20 members of Orton and Tebay Local history Society met at Lowther Castle for an evening at Lowther Castle and Gardens. Our guide was Joseph Jackson who met us in the walled courtyard to start the tour on a warm and sunny evening.

The Lowthers are one of the oldest knighted families in England, Sir Hugh de Lowther being the first, in the time of Edward I, and was granted land at Lowther. Every successive head of the Lowther family through the Middle Ages was knighted and served in parliament and as peers for 600 years. They were keen sportsmen and enjoyed horses, shooting and boxing. They gave their name to the prize Lonsdale Belt for boxing.

The 1st Viscount of Lonsdale, John, re-built Lowther Hall and was responsible for the extensive gardens that you can see the outlines of today. He had the original Lowther village re-built and moved so that it was no longer within the view of the castle. James, 1st Earl of Lonsdale was one of the richest men in England because of his inheritance. He used his money for political influence and was known as “wicked Jimmy”. The 5th Earl of Lonsdale, Hugh, was the most famous and was known as the “Yellow Earl” because of his love of yellow. He is the reason why the AA use yellow on their signs and all of his cars were yellow. It was during his occupation that the castle had its biggest profile with visitors such as Queen Victoria, Kaiser Bill, and Wordsworth, as well as prime ministers, spending time at Lowther.

Lowther Castle also played its parts in the two world wars. In 1914 Lord Lonsdale formed the Lonsdale Pals. Over 1300 men volunteered and by 1915 they were sent to France. The men were mostly farmers and shop keepers and they spent the next few months fighting in the trenches. In 1916 they lost over 500 men and surviving members were deployed to other battalions. The Lonsdale Battalion was no more and their colours rest in Lowther Church.

In 1941 Lowther Castle was requisitioned by the War Office to development top secret anti-tank weapons. Apparently evidence of this can still bee seen in the grounds as well as on the turrets at the front of the building. It was at this time that Sir Winston Churchill was a visitor to Lowther Castle

This impressive looking building was designed by Robert Smirke and built between 1806 and 1814 and cost 70,000. The front of the building is castellated but the back looks more like a Cathedral and originally had stained glass windows.

The back of Lowther Castle with the new gardens


Central Tower
The whole is a Gothic revival with its central tower the main supporting structure with similar design principles to the flying buttresses used in many Cathedrals. This is really a country mansion on a grand scale. Unbelievably it had underfloor heating generated with boilers pushing hot steam through large pipes round the ground floor of the house.

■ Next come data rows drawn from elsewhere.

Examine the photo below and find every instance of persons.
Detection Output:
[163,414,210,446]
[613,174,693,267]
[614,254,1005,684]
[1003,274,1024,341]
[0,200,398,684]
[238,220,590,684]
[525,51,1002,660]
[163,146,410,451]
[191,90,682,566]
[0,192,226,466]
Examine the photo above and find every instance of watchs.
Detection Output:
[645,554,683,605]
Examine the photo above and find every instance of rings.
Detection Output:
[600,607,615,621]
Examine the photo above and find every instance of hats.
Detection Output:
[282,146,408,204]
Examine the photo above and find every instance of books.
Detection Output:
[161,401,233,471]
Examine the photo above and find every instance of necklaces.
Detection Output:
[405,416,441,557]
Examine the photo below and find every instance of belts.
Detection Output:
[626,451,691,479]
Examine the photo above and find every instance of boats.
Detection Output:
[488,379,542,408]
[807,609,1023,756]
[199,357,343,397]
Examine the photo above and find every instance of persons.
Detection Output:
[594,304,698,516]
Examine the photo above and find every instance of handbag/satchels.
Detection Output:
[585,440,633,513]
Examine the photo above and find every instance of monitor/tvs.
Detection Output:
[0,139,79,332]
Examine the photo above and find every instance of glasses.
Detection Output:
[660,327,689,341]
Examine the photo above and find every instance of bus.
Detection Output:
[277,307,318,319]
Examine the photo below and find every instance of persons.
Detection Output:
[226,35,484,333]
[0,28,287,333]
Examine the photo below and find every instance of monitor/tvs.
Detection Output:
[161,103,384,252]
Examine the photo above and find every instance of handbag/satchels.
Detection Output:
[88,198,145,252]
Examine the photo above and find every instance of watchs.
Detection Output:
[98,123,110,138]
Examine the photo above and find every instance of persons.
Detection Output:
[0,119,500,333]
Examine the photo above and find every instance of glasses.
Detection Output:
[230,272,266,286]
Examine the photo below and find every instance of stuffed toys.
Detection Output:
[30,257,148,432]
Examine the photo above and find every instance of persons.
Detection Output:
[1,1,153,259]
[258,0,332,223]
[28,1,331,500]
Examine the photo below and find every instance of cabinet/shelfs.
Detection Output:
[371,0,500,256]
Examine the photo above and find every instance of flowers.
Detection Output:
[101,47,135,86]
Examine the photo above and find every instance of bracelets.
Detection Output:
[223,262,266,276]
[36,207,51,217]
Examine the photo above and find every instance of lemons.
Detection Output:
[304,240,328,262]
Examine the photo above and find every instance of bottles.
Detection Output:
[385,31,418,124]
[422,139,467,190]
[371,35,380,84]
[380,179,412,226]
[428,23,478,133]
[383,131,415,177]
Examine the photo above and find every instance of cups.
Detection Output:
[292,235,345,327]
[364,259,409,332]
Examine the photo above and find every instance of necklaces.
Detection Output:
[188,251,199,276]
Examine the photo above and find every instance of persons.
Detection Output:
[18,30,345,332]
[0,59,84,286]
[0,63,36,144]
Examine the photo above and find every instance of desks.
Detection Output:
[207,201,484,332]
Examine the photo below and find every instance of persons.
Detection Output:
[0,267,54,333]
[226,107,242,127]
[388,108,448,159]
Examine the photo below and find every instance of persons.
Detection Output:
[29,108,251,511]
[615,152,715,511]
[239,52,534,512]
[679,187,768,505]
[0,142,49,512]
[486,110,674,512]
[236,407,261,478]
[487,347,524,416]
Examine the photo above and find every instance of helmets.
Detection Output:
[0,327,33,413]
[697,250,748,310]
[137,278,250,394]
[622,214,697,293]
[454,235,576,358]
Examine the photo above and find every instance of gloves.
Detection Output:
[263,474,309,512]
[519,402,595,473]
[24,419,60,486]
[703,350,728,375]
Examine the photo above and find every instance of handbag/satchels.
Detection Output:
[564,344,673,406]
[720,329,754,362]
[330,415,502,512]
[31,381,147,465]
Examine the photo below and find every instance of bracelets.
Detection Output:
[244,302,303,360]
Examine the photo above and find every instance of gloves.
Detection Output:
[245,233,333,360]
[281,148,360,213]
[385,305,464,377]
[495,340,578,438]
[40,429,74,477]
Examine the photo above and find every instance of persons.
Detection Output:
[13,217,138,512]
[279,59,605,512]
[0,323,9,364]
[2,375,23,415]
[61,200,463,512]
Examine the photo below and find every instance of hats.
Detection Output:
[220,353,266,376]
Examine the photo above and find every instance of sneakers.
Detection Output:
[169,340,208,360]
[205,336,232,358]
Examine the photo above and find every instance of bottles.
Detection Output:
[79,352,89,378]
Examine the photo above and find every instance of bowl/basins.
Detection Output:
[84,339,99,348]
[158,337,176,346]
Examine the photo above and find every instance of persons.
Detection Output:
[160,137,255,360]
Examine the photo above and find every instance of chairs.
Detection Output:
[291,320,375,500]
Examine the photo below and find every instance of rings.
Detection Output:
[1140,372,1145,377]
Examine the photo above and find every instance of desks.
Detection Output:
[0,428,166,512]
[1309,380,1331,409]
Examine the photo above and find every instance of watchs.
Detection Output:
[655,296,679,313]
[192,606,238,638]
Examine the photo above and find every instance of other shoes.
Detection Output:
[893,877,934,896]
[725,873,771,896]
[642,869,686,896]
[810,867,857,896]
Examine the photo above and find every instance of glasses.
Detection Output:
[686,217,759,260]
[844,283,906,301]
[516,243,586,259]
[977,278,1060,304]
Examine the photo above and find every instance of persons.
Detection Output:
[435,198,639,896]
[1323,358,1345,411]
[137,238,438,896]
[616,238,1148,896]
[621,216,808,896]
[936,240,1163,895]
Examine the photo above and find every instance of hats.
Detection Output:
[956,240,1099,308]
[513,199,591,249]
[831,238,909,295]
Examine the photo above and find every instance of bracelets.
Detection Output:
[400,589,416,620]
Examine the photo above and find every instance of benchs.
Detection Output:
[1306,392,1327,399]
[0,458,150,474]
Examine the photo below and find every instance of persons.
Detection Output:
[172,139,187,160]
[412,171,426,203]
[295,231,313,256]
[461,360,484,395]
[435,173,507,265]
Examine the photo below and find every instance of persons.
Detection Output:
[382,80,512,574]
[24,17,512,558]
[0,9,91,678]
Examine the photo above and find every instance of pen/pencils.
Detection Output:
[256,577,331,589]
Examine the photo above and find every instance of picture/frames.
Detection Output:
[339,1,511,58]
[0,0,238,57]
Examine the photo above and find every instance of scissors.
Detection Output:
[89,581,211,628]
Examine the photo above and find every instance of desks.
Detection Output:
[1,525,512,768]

Orangery Floor with Heating Pipes

Hugh Lowther was the last occupant of Lowther Castle and when he died in 1944 his son Lancelot inherited the building, estates and debts. Lancelot had to sell many of the treasures to settle the bills and inheritance tax. When Lancelot died in 1953 he was succeeded by his grandson James. James did not want the building and wanted to concentrate on the farms and estates. He offered the building to local authorities but no one wanted it. It had stood empty for many years and the grounds had been damaged by the army occupation. Eventually James had the roof removed so that taxes did not have to be paid on it and this majestic building was left as a ruin.

Today the building is being made safe and stabilised with money from the Heritage Lottery Fund so that people can come and learn its history and enjoy its magnificent surroundings.

A very interesting and enjoyable evening in beautiful surroundings.